Name each user who posts in the radio power thread below, listing every name once.

DOCUMENT TEXT:
──────
# No Power On Radio



## ditchdoc1017 (Nov 6, 2011)

06 Outback 25RSS I have no power on radio but the fuse is good any ideas?


----------



## CamperAndy (Aug 26, 2004)

Did you check the in-line fuse behind the radio?


----------



## ditchdoc1017 (Nov 6, 2011)

I pulled radio did not see a inline will pull it again.


----------



## ditchdoc1017 (Nov 6, 2011)

Ok it has no inline fuse any ideas?


----------



## Snow (Sep 27, 2011)

Did you test the fuse or just look at it ?? I have had more then one fuse go bad that visually appeared fine .. If you replaced it, get a volt meter and confirm you have 12 volt's getting to the radio ... If you have 12 volt's at the radio then it is either a bad radio, or if equipped the internal fuse in the radio is blown ... At any rate if a fuse did blow the more important thing to figure out is why did it blow?? ...


----------



## CamperAndy (Aug 26, 2004)

ditchdoc1017 said:


> Ok it has no inline fuse any ideas?
──────
GIVEN MATERIAL:
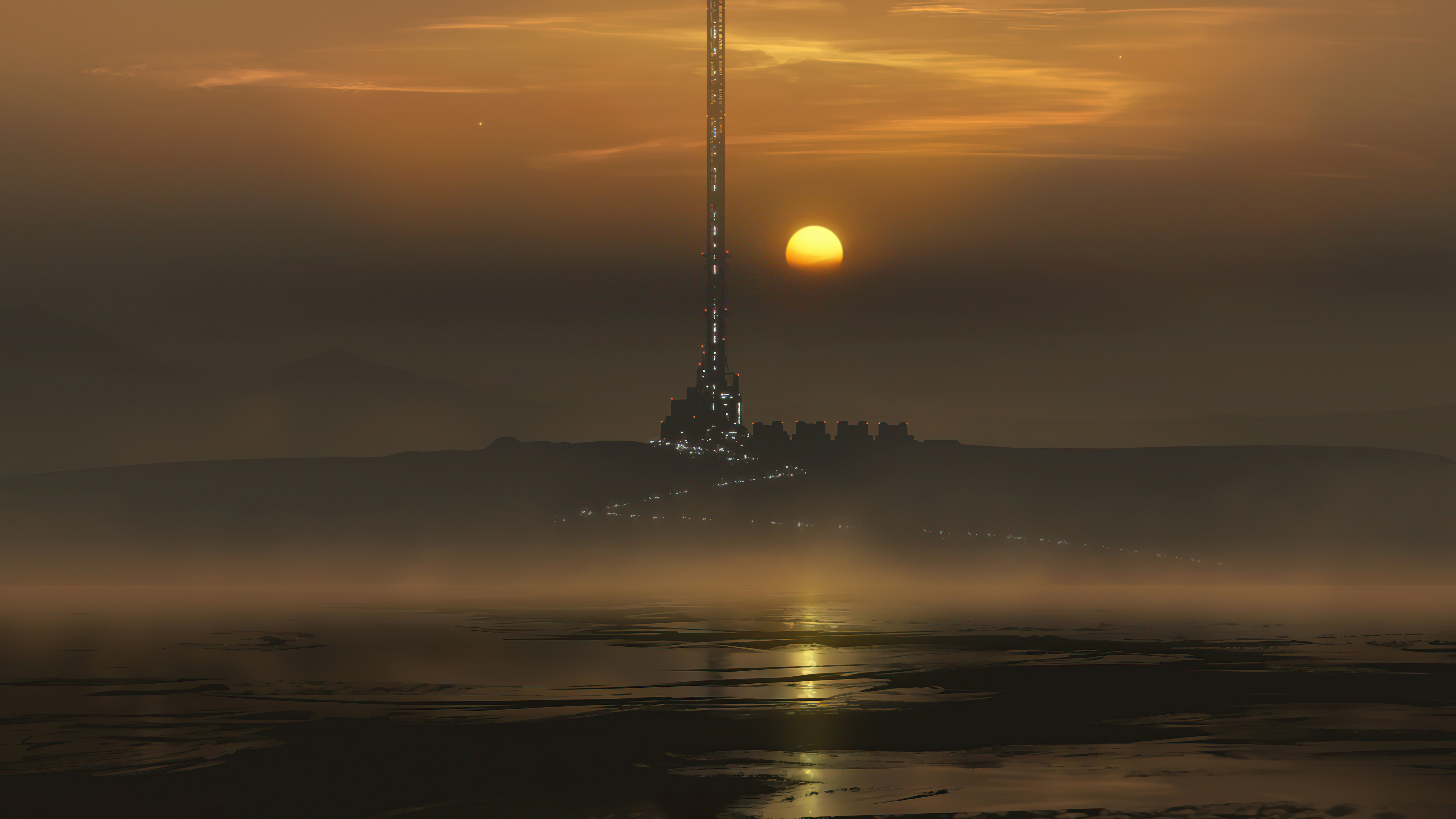 Space Elevator Artwork Wallpapers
──────
TASK OUTPUT: ditchdoc1017, CamperAndy, Snow